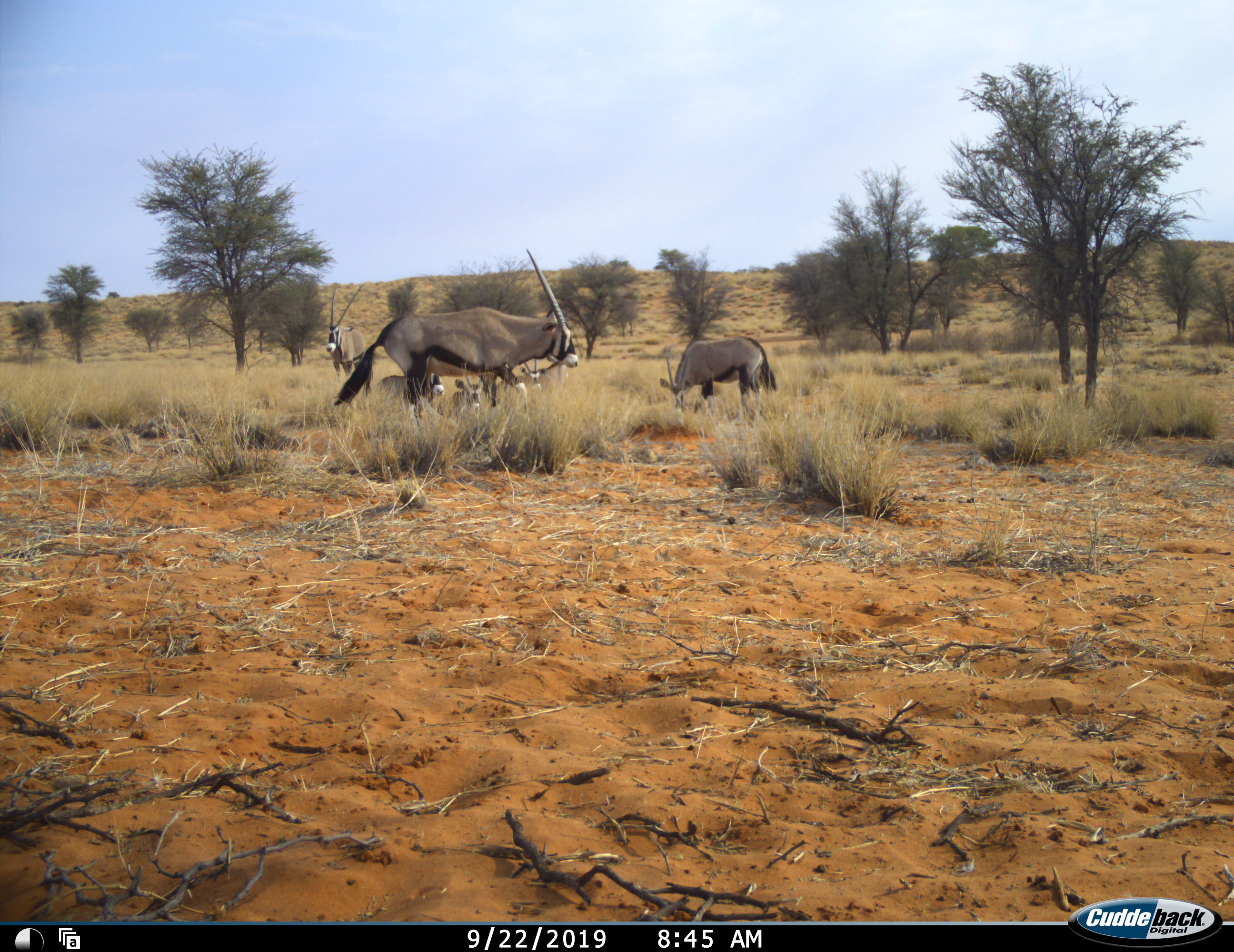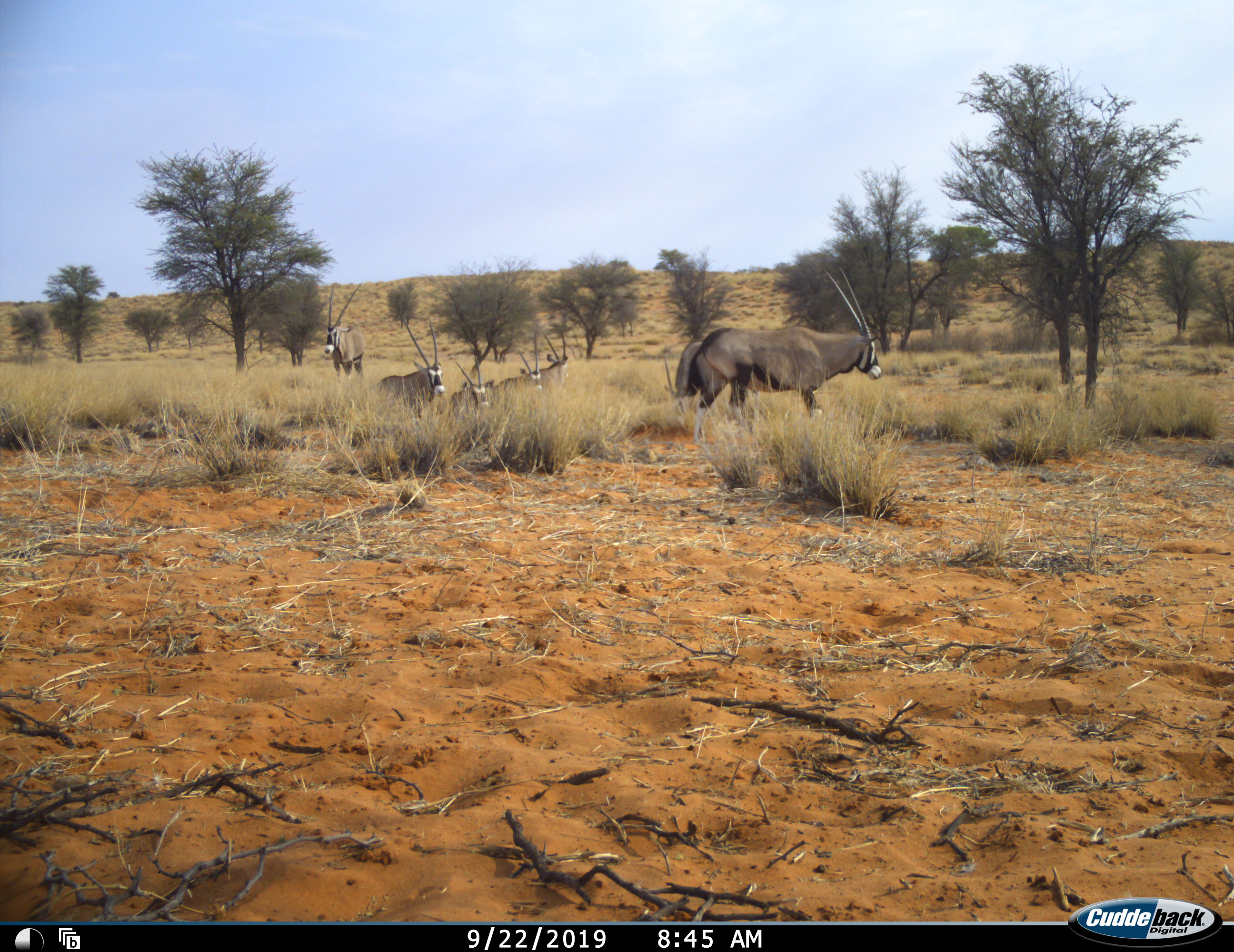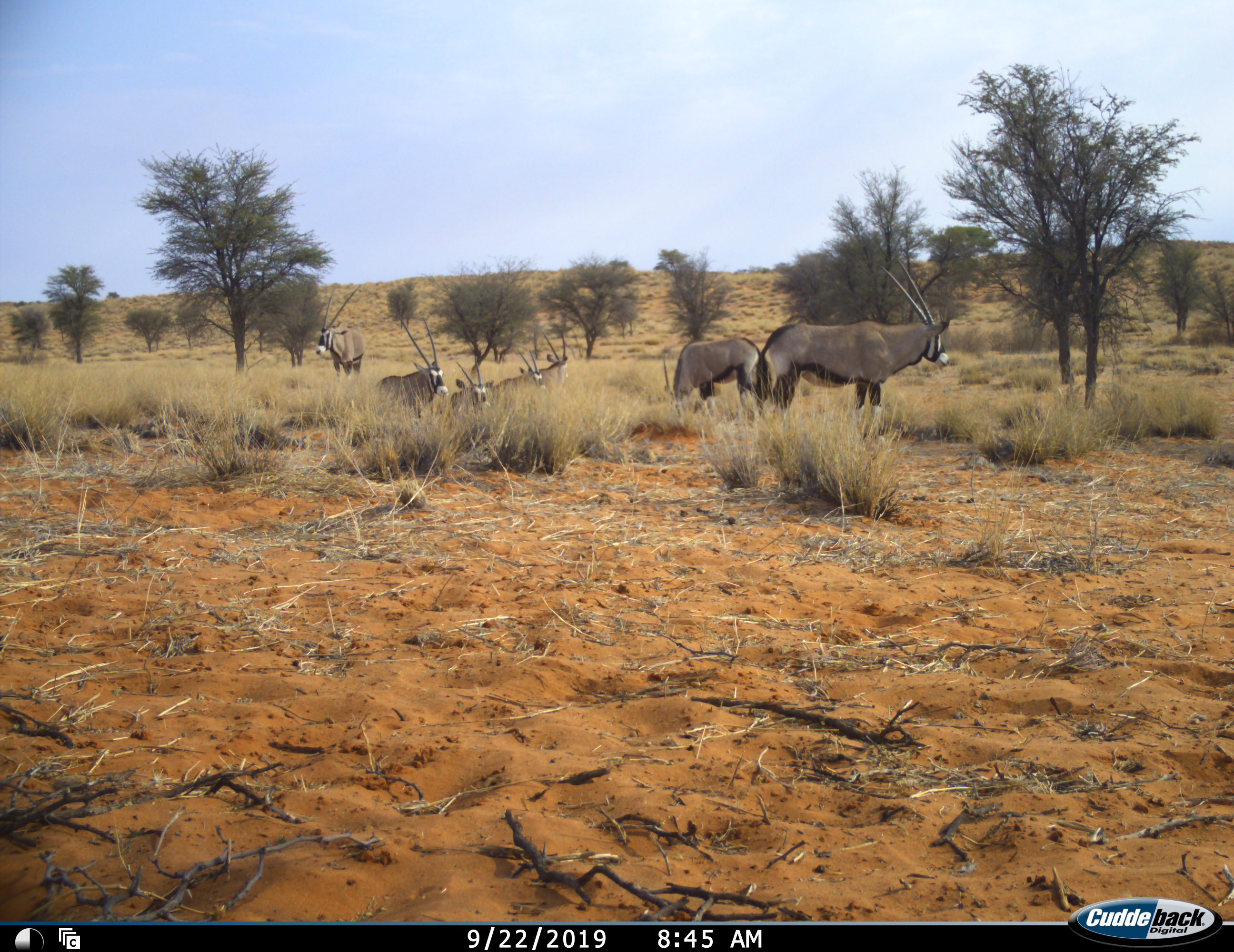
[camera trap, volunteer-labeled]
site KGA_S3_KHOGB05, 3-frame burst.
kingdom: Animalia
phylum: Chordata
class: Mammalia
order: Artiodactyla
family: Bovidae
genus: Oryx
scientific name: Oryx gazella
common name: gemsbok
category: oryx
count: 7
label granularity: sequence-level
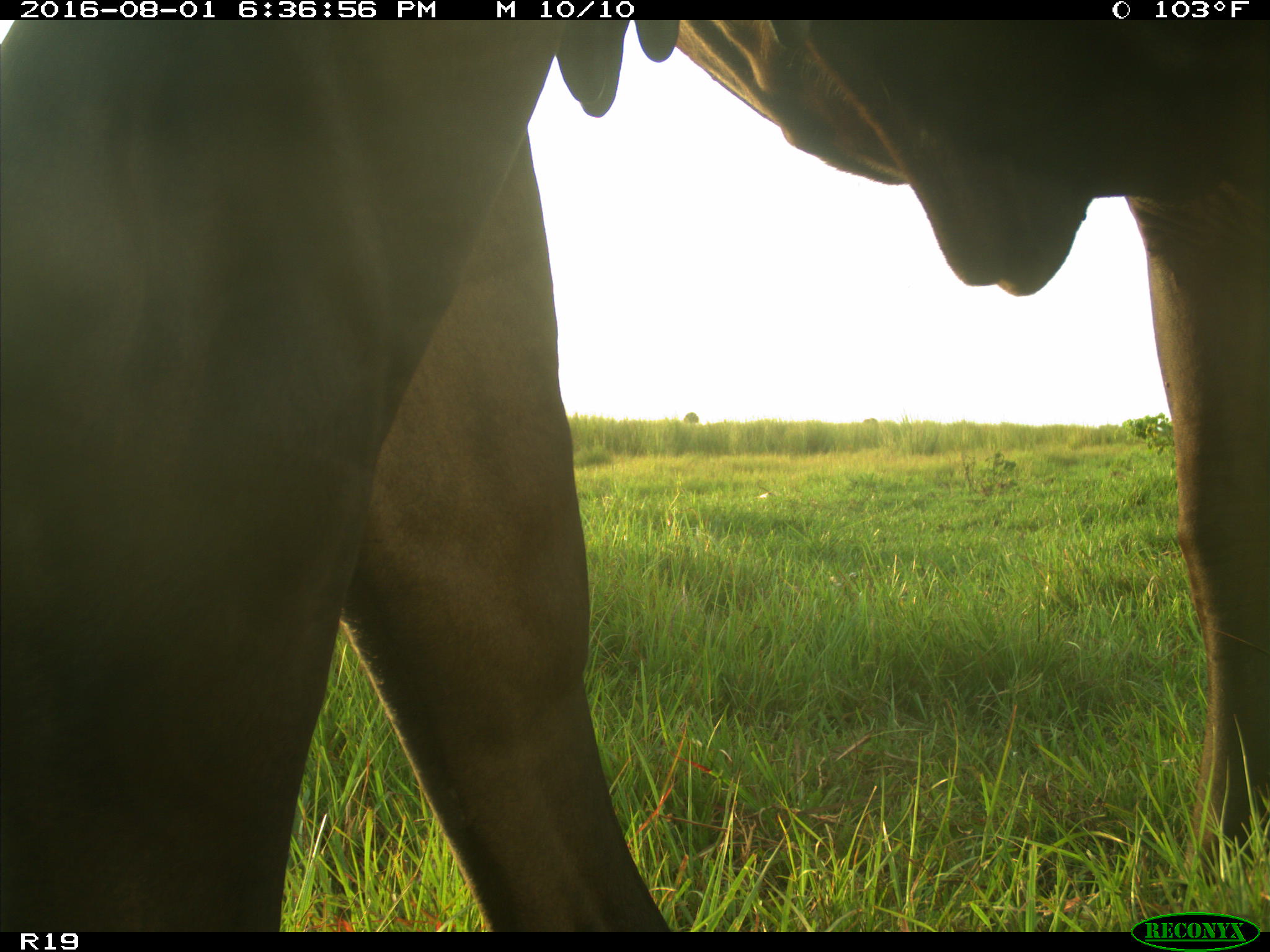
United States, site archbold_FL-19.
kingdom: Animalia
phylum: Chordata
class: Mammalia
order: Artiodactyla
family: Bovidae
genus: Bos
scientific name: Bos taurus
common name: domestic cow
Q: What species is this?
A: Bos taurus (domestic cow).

▶ Problem details:
In the copy, include no pictures; transcribe every record above verbatim.

▶ Answer to this task:
[camera trap, volunteer-labeled]
site KGA_S3_KHOGB05, 3-frame burst.
kingdom: Animalia
phylum: Chordata
class: Mammalia
order: Artiodactyla
family: Bovidae
genus: Oryx
scientific name: Oryx gazella
common name: gemsbok
category: oryx
count: 7
label granularity: sequence-level
United States, site archbold_FL-19.
kingdom: Animalia
phylum: Chordata
class: Mammalia
order: Artiodactyla
family: Bovidae
genus: Bos
scientific name: Bos taurus
common name: domestic cow
Q: What species is this?
A: Bos taurus (domestic cow).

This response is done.